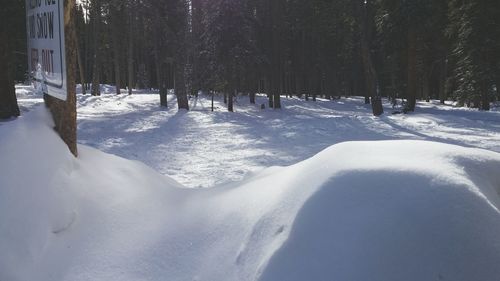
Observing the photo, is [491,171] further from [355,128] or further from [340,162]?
[355,128]

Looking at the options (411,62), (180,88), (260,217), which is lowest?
(260,217)

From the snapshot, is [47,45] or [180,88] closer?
[47,45]

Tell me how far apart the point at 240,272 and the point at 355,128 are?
13.1m

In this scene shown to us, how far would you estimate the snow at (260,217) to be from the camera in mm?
2723

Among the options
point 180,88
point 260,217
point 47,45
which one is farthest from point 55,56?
point 180,88

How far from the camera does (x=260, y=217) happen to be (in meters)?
3.53

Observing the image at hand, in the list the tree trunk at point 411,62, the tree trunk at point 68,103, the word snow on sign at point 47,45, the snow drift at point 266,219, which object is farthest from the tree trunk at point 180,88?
the snow drift at point 266,219

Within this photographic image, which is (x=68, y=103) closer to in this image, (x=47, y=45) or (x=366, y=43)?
(x=47, y=45)

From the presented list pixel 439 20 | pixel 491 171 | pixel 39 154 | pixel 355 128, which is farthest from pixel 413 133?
pixel 439 20

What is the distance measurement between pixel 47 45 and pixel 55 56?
0.33 metres

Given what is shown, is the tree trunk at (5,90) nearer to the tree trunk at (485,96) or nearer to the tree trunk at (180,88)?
the tree trunk at (180,88)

****

_WHAT TO PRODUCE_:
Copy every line above word for word, but leave out the picture.

_TASK ANSWER_:
Observing the photo, is [491,171] further from [355,128] or further from [340,162]?
[355,128]

Looking at the options (411,62), (180,88), (260,217), which is lowest?
(260,217)

From the snapshot, is [47,45] or [180,88] closer?
[47,45]

Tell me how far apart the point at 240,272 and the point at 355,128 are?
13.1m

In this scene shown to us, how far would you estimate the snow at (260,217) to be from the camera in mm?
2723

Among the options
point 180,88
point 260,217
point 47,45
which one is farthest from point 55,56?
point 180,88

How far from the camera does (x=260, y=217) happen to be (in meters)?
3.53

Observing the image at hand, in the list the tree trunk at point 411,62, the tree trunk at point 68,103, the word snow on sign at point 47,45, the snow drift at point 266,219, which object is farthest from the tree trunk at point 180,88?
the snow drift at point 266,219

Within this photographic image, which is (x=68, y=103) closer to in this image, (x=47, y=45) or (x=366, y=43)?
(x=47, y=45)

From the presented list pixel 439 20 | pixel 491 171 | pixel 39 154 | pixel 355 128, which is farthest from pixel 413 133?
pixel 439 20

What is the distance measurement between pixel 47 45 and pixel 55 56?
0.33 metres

Given what is shown, is the tree trunk at (5,90) nearer to the tree trunk at (485,96) or nearer to the tree trunk at (180,88)?
the tree trunk at (180,88)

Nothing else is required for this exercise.